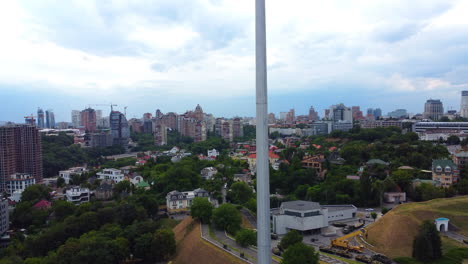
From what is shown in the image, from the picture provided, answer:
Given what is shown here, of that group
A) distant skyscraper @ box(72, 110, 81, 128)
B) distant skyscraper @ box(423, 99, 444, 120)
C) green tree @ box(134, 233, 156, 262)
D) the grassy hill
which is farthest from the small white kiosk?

- - - - -

GIVEN PROBLEM.
Without the pictures, write out all of the material exactly.

ANSWER TO THIS EXERCISE.
From what is shown in the image, from the picture provided, answer:
Given what is shown here, of that group
A) distant skyscraper @ box(72, 110, 81, 128)
B) distant skyscraper @ box(423, 99, 444, 120)
C) green tree @ box(134, 233, 156, 262)
D) the grassy hill
which is farthest from the small white kiosk?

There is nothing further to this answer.